DATASET ROWS »
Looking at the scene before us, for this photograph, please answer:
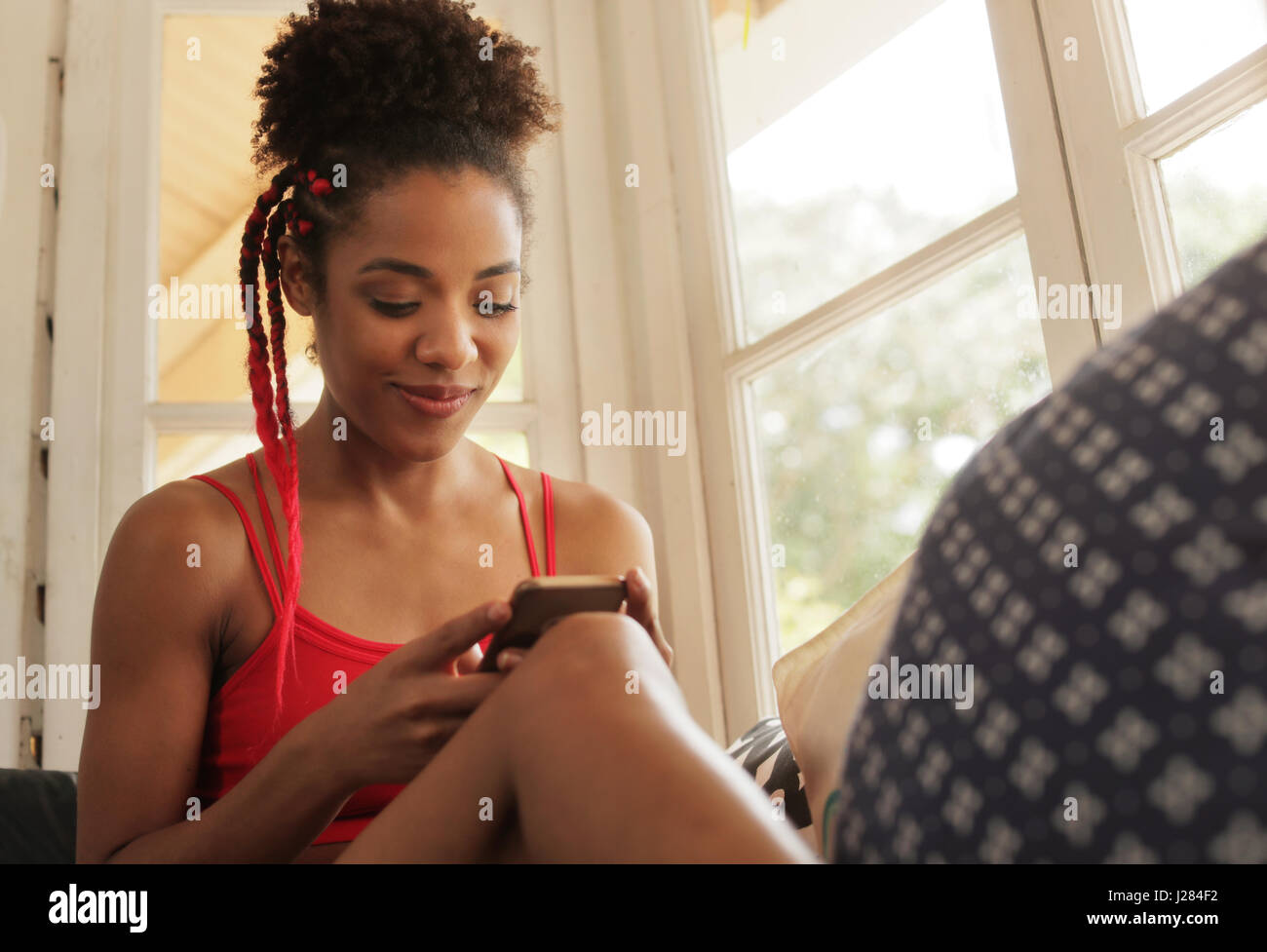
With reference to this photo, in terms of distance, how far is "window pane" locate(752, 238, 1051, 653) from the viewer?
122cm

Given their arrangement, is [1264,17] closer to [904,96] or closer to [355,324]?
[904,96]

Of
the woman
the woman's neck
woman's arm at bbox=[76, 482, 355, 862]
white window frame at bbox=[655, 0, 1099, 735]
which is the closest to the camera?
the woman

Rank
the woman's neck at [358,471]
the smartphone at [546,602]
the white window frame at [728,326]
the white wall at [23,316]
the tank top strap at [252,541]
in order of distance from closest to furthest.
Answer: the smartphone at [546,602]
the tank top strap at [252,541]
the woman's neck at [358,471]
the white window frame at [728,326]
the white wall at [23,316]

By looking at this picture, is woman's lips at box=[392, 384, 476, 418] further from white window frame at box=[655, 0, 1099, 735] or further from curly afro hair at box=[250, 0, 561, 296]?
white window frame at box=[655, 0, 1099, 735]

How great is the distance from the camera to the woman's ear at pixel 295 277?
1130 millimetres

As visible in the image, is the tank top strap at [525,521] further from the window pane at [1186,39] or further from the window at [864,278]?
the window pane at [1186,39]

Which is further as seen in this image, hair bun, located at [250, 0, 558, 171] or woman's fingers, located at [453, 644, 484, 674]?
hair bun, located at [250, 0, 558, 171]

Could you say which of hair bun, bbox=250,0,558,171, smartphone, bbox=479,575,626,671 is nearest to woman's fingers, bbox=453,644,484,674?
smartphone, bbox=479,575,626,671

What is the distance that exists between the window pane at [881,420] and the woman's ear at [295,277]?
689 mm

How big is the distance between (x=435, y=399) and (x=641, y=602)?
1.35 feet

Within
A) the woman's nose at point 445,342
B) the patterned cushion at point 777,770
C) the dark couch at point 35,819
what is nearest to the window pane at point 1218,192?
the patterned cushion at point 777,770

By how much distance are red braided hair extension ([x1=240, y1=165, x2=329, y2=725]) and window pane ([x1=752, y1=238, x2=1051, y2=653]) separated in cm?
69

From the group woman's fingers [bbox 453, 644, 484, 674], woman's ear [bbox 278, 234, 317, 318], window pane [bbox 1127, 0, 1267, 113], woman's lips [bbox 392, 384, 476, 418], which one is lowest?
woman's fingers [bbox 453, 644, 484, 674]
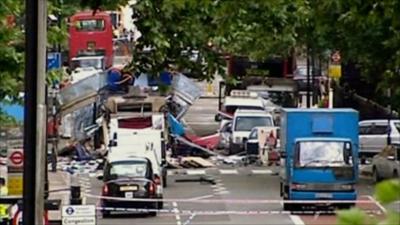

REQUIREMENT »
Quote every line above word for word, leaving out the pictures.

REPLY TO THE TASK »
Looking at the scene before us, for this photograph, please answer:
With reference to this photo, in terms of distance, how far is "window pane" locate(752, 238, 1051, 653) from the viewer?
122cm

Given their arrangement, is [1264,17] closer to [904,96] or closer to [355,324]?
[904,96]

Of
the woman
the woman's neck
woman's arm at bbox=[76, 482, 355, 862]
white window frame at bbox=[655, 0, 1099, 735]
which is the closest to the camera?
the woman

Rank
the woman's neck at [358,471]
the smartphone at [546,602]
the white window frame at [728,326]
the white wall at [23,316]
the tank top strap at [252,541]
in order of distance from closest to furthest.
Answer: the smartphone at [546,602]
the tank top strap at [252,541]
the woman's neck at [358,471]
the white window frame at [728,326]
the white wall at [23,316]

By looking at this picture, is woman's lips at box=[392, 384, 476, 418] further from white window frame at box=[655, 0, 1099, 735] or further from curly afro hair at box=[250, 0, 561, 296]?
white window frame at box=[655, 0, 1099, 735]

How great is the distance from the camera to the woman's ear at pixel 295 277?
1130 millimetres

As visible in the image, is the tank top strap at [525,521] further from the window pane at [1186,39] or further from the window at [864,278]?
the window pane at [1186,39]

Which is further as seen in this image, hair bun, located at [250, 0, 558, 171] or woman's fingers, located at [453, 644, 484, 674]?
hair bun, located at [250, 0, 558, 171]

Could you say which of hair bun, bbox=250,0,558,171, smartphone, bbox=479,575,626,671 is nearest to woman's fingers, bbox=453,644,484,674?
smartphone, bbox=479,575,626,671

What is the distance that exists between the window pane at [881,420] and the woman's ear at [295,277]?
689 mm

How big is the distance between (x=435, y=399) and (x=641, y=602)?
1.35 feet

Within
A) the woman's nose at point 445,342
B) the patterned cushion at point 777,770
C) the dark couch at point 35,819
what is nearest to the window pane at point 1218,192?
the patterned cushion at point 777,770

By how much distance are red braided hair extension ([x1=240, y1=165, x2=329, y2=725]) and window pane ([x1=752, y1=238, x2=1051, y2=653]) separated in cm?
69

From the group woman's fingers [bbox 453, 644, 484, 674], woman's ear [bbox 278, 234, 317, 318], window pane [bbox 1127, 0, 1267, 113], woman's lips [bbox 392, 384, 476, 418], which one is lowest?
woman's fingers [bbox 453, 644, 484, 674]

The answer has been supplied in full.